Document passage:
This is a variation of an issue discussed on other threads, but I’ve not seen a solution, and my environment is a bit different as well.
I have a system with two M2070s and an on-board (non-nvidia) video adapter. There is no X server / GDM running. There are no monitors plugged into the M2070s.
Nvidia Driver: 280.13
Cuda Toolkit: 4.0.17
SDK: 4.0.17
Distro: RHEL 6.1
If I run a simple array copy test kernel, and specify cudaSetDevice(0); it seg faults. If I use cudaSetDevice(1) (or actually, any value >1) it runs fine. That seems to indicate that cudaSetDevice is using different identifiers than what is returned by nvidia-smi -L which gives:
GPU 0: Tesla M2070
GPU 1: Tesla M2070
It seems extremely non-intuitive, and not correct that cudaSetDevice would behave this way. Additionally, code examples compiled with no GPU set (and therefor running on GPU 0), as well as those which choose and set the GPU, such as the SDK matrixMul, either seg fault when cudaMalloc is called, or fail with “all CUDA-capable devices are busy or unavailable” such as:
Example:
[ matrixMul ]
/usr/local/NVIDIA_GPU_Computing_SDK/C/bin/linux/release/matrixMul Starting (CUDA and CUBLAS tests)...
Device 0: "Tesla M2070" with Compute 2.0 capability
Using Matrix Sizes: A(640 x 960), B(640 x 640), C(640 x 960)
matrixMul.cu(151) : cudaSafeCall() Runtime API error 46: all CUDA-capable devices are busy or unavailable.
Driver
cat /proc/driver/nvidia/version
NVRM version: NVIDIA UNIX x86_64 Kernel Module 280.13 Wed Jul 27 16:53:56 PDT 2011
GCC version: gcc version 4.4.5 20110214 (Red Hat 4.4.5-6) (GCC)

Given data:
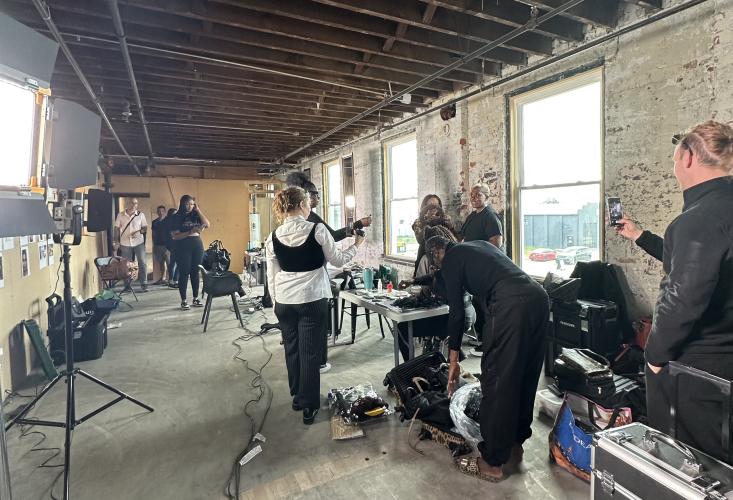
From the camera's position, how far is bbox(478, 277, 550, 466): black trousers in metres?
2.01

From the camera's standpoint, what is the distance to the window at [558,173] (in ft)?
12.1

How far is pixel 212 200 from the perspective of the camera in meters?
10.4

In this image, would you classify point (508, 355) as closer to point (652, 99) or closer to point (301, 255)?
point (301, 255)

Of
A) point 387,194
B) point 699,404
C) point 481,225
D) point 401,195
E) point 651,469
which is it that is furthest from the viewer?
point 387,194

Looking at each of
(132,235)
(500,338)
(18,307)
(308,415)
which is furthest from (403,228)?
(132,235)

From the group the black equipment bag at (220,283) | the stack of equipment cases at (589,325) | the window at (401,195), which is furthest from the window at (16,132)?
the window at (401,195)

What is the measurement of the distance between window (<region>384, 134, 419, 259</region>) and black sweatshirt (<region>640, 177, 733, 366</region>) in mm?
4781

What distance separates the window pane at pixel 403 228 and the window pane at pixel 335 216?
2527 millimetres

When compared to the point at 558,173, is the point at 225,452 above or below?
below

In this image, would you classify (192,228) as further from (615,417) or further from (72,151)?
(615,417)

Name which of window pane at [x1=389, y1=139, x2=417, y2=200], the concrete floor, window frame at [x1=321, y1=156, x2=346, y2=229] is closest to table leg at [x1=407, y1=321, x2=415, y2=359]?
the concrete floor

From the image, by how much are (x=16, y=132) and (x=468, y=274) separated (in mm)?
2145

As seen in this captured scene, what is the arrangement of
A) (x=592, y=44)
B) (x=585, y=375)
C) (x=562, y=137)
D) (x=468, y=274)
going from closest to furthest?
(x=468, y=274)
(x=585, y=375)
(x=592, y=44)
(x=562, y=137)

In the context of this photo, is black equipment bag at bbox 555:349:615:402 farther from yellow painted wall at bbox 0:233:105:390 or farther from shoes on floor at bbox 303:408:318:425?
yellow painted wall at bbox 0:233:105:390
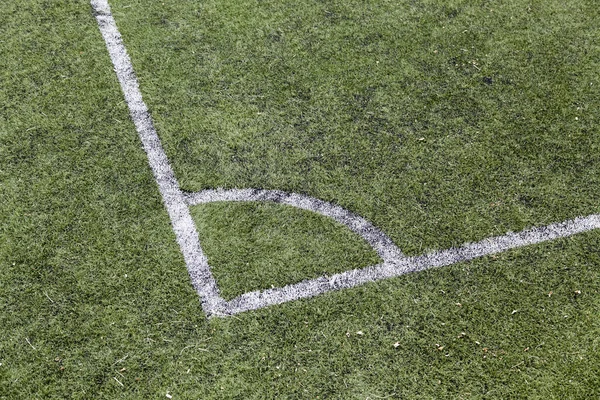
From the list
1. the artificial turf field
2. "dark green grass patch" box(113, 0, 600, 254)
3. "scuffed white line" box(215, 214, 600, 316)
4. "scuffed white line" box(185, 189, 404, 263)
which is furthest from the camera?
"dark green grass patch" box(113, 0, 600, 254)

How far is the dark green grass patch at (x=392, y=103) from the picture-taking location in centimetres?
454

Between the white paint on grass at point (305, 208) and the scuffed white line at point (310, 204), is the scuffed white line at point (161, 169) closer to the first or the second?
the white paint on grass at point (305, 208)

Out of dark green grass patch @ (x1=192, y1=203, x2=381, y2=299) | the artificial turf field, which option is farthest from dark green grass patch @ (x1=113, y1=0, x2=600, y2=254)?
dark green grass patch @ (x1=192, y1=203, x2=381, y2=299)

The request: Can you reproduce the CUDA forum post word for word, starting at "matrixMul.cu(151) : cudaSafeCall()" and ending after "Hat 4.4.5-6) (GCC)"?

Result:
matrixMul.cu(151) : cudaSafeCall() Runtime API error 46: all CUDA-capable devices are busy or unavailable.
Driver
cat /proc/driver/nvidia/version
NVRM version: NVIDIA UNIX x86_64 Kernel Module 280.13 Wed Jul 27 16:53:56 PDT 2011
GCC version: gcc version 4.4.5 20110214 (Red Hat 4.4.5-6) (GCC)